Would your family survive an outbreak of smallpox? In the 1950s, there was a reported 50 million cases worldwide each year. Today, smallpox has been "eradicated," but that doesn't mean that we are safe from infection.
The first smallpox vaccination was developed in 1796, but it wasn't until the 1970s that the World Health Organization (WHO) coordinated a global effort to eradicate the disease. Spurred by the death of over two million infected individuals in 1968, WHO began to catalog and contain outbreaks of smallpox. By 1979, they declared smallpox eliminated once and for all.
However, that statement isn't altogether true. In various laboratories around the world, smallpox lives on. After September 11, 2001, the U.K. and U.S. began to stockpile smallpox vaccines in preparation for a bioterrorist attack. In the historical photos below, you'll see just how devastating that kind of attack would be.
Brace yourself. The photos of these smallpox victims are jarring.
Before the eradication of smallpox in 1979, there were anywhere from 20 to 50 million reported cases each year.
The first symptoms of smallpox are much like the flu, and may include anything from fever and muscles pain to nausea and vomiting. By days 12 to 15, painful lesions, known as macules, begin to appear on the skin.
Once infected, chances of survival are low, especially for children. While 20 to 60 percent of infected adults died before the vaccine was developed, over 80 percent of children succumbed to the disease. In the 20th century alone, smallpox is estimated to have been responsible for as many as 500 million deaths.
Those who did survive were often left with permanent scarring and blindness.
In 2002, WHO declared that is was no longer necessary to vaccinate the public for smallpox. These days, the vaccine is only available for military personnel or scientists who study the disease.
Terrifyingly, however, Western governments have prepared for bioterrorist smallpox attacks. They claim there are enough vaccines stored to protect "everyone who would need it in the event of an emergency."
Although meant to be comforting, the elimination of the smallpox vaccine leaves a lot of unanswered questions: Would children be strong enough to survive the disease? How many people would be unnecessarily infected during the seven to 17 days of smallpox incubation time? Would those in rural areas or the developing world have access to vaccines?

● **Records**

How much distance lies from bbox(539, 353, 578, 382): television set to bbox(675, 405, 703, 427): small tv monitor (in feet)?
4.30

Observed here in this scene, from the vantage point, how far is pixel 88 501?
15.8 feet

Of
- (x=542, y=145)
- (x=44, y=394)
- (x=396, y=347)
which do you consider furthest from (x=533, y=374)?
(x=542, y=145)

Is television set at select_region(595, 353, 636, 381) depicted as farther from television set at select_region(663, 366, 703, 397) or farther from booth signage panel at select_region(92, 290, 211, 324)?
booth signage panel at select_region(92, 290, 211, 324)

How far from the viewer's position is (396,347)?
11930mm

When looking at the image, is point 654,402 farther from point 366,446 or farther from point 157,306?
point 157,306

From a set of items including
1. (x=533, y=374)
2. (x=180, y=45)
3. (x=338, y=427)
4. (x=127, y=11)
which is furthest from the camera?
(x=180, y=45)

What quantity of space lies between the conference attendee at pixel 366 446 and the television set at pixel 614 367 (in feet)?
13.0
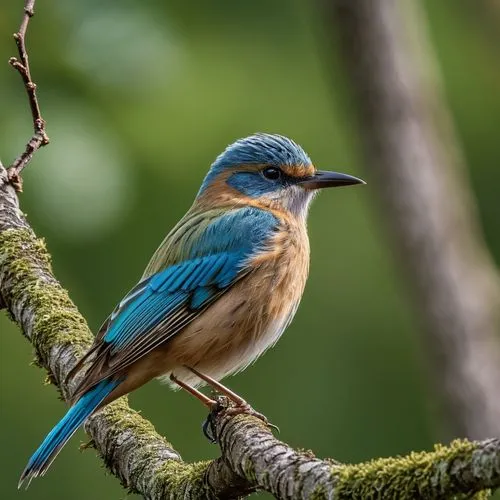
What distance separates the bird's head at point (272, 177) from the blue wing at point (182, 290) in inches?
10.2

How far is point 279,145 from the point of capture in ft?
20.5

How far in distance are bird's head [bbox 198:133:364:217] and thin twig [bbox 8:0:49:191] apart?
52.0 inches

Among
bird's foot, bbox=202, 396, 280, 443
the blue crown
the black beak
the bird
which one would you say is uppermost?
the blue crown

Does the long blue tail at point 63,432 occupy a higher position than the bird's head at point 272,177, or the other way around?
the bird's head at point 272,177

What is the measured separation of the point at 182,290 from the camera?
5438mm

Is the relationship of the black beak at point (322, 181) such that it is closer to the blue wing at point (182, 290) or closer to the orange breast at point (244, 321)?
the blue wing at point (182, 290)

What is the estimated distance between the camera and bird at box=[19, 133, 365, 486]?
487cm

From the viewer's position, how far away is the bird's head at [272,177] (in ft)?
20.3

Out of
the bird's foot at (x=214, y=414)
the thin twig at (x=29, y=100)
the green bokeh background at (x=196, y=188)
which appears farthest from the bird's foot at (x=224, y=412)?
the green bokeh background at (x=196, y=188)

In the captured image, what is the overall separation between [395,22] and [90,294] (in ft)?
10.7

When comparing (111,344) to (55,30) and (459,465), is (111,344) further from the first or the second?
(55,30)

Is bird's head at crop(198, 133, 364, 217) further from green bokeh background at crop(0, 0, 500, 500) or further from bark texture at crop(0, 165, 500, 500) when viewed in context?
green bokeh background at crop(0, 0, 500, 500)

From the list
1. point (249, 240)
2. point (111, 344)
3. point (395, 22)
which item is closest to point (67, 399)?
point (111, 344)

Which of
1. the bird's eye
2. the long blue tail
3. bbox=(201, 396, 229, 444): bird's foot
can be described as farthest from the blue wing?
bbox=(201, 396, 229, 444): bird's foot
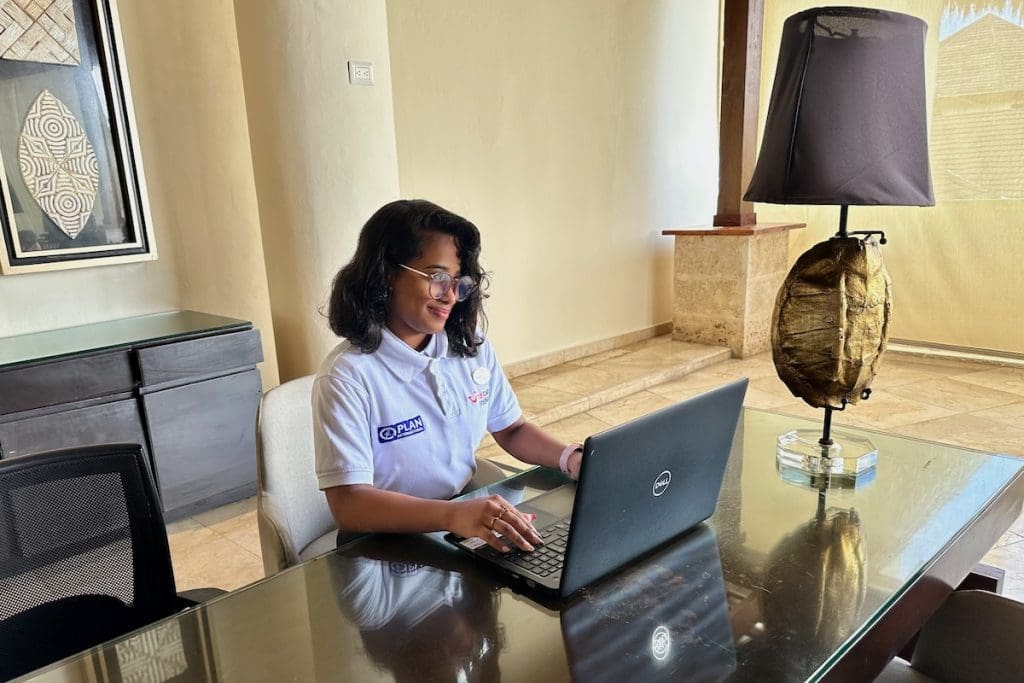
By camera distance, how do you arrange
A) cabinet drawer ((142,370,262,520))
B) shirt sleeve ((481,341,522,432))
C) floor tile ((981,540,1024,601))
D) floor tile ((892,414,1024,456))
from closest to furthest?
1. shirt sleeve ((481,341,522,432))
2. floor tile ((981,540,1024,601))
3. cabinet drawer ((142,370,262,520))
4. floor tile ((892,414,1024,456))

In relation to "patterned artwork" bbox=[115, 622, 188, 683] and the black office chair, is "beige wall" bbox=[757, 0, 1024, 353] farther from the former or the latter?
"patterned artwork" bbox=[115, 622, 188, 683]

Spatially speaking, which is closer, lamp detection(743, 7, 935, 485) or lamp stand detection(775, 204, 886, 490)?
lamp detection(743, 7, 935, 485)

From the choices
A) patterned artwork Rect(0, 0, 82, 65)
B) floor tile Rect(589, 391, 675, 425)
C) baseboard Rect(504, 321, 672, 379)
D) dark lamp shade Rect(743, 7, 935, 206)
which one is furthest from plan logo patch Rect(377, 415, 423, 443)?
baseboard Rect(504, 321, 672, 379)

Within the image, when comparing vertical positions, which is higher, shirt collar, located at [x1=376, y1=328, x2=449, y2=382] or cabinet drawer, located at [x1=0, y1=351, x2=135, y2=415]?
shirt collar, located at [x1=376, y1=328, x2=449, y2=382]

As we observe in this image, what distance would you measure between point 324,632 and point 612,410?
327 cm

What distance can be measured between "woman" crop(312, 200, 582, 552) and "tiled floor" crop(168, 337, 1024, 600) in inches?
52.8

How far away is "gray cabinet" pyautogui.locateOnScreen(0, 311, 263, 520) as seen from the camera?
238 cm

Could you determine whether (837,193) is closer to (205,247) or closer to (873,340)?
(873,340)

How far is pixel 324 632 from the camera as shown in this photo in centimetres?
93

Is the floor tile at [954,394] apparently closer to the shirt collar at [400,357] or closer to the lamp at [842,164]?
the lamp at [842,164]

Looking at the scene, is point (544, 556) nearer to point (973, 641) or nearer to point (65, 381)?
point (973, 641)

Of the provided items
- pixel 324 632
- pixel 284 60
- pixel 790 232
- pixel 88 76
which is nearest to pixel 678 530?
pixel 324 632

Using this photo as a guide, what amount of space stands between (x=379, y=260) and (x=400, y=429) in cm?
34

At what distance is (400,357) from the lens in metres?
1.42
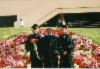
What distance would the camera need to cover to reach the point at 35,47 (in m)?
12.0

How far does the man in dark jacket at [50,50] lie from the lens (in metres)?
12.3

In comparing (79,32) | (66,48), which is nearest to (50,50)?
(66,48)

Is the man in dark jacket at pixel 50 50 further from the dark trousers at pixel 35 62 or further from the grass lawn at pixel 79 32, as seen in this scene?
the grass lawn at pixel 79 32

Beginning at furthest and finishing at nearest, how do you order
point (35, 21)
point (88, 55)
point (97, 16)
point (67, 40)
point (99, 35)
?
point (97, 16) < point (35, 21) < point (99, 35) < point (88, 55) < point (67, 40)

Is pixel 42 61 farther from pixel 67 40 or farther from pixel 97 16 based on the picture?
pixel 97 16

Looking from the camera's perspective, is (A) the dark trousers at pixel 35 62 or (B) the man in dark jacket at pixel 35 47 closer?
(B) the man in dark jacket at pixel 35 47

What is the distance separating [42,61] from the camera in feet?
40.9

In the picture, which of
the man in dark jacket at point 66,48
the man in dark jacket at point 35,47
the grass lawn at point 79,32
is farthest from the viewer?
the grass lawn at point 79,32

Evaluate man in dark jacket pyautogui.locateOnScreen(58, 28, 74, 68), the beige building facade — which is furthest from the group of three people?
the beige building facade

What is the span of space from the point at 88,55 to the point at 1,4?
553 inches

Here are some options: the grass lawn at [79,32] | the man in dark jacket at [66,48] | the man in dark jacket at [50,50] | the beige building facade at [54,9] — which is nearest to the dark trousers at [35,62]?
the man in dark jacket at [50,50]

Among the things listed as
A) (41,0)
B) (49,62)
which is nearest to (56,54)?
(49,62)

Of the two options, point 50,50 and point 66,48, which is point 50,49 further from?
point 66,48

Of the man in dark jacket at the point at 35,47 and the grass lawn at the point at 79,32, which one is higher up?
the grass lawn at the point at 79,32
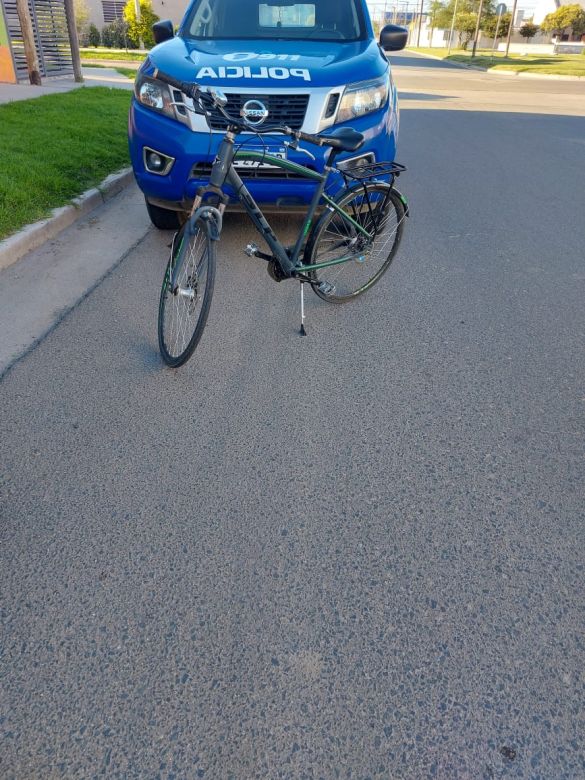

● **Parts of the exercise**
**1)** According to the smallpox text, in what year was the first smallpox vaccination developed?
**2)** From the smallpox text, write out the stretch from "Those who did" through "study the disease.".

● **Solutions to the exercise**
**1)** 1796

**2)**
Those who did survive were often left with permanent scarring and blindness.
In 2002, WHO declared that is was no longer necessary to vaccinate the public for smallpox. These days, the vaccine is only available for military personnel or scientists who study the disease.